All vaccinees should be cautiously monitored for possible allergic reactions and asked to remain in the vicinity of medical facility for 10 days after vaccination. Owing to drawbacks (high cost, complicated dosing schedule, requirement of numerous doses and boosters, concerns about sideeffects and reliance on neurological tissue for production) and availability of better vaccines, the production and availability of this vaccine has markedly declined in the current scenario.
This vaccine made from Primary Hamster Kidney cell line was used in China in millions of doses but has now been given up with the availability of the SA14-14-2 live vaccine. Clinical trials with vero cell derived inactivated vaccines are currently in advanced stages of clinical trials in Japan, Taiwan, South Korea and China and show promising results.
This vaccine is based on a stable neuro-attenuated strain of JE virus (SA-14-14-2). It was first licensed for use in 1988 in People’s Republic of China and current usage is over sixty million doses per year. It is also licensed in India, South Korea and Nepal. This live attenuated vaccine constitutes over 50% of global production of all JE vaccines. Dose is 0.5ml subcutaneously for all ages. Initial studies done with this vaccine demonstrated an efficacy of about 80% with single dose and 98% with 2 doses. However, more recent case control studies from Nepal have shown efficacies of 98.5 % at 12-15 months and 96.2% at 5 years with a single dose of the vaccine.
As per recent WHO reports and as recent Cochrane meta analysis no serious adverse effects have been reported with this vaccine.

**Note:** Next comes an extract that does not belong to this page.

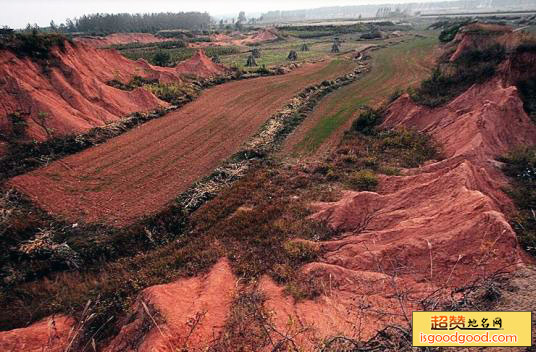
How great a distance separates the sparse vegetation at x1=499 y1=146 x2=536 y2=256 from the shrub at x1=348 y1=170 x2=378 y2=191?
18.4ft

In 2005 India witnessed a massive outbreak of JE which resulted in 2000 deaths and even greater disability. In response to this outbreak the Government of India with support of Program for Appropriate Technology in Health (PATH) initiated a pilot project in 2006 of immunizing children in hyperendemic districts against JE. 7 districts in UP, 2 in Assam and one each in West Bengal and Karnataka were targeted. SA-14-14-2 live JE vaccine manufactured by Chengdu institute of Biological Products, Chengdu, China was used.
It was given
in a campaign mode to children aged 1-15 years as a single
subcutaneous dose using autodisable (AD) syringe. Eleven
million children were targeted as beneficiaries and 9 million
children actually received the vaccine, i.e. nearly 86% of the
target was achieved. UP recorded 96% coverage against all
expectations. There were 504 adverse effects following the
campaign of which 482 were minor adverse effects. 22 deaths
were reported but none were causally related to the vaccine
as cleared by an expert committee set up to monitor the adverse
effects. This project reached 20 million children in 2007 and
aims to reach 20 million more in 2008.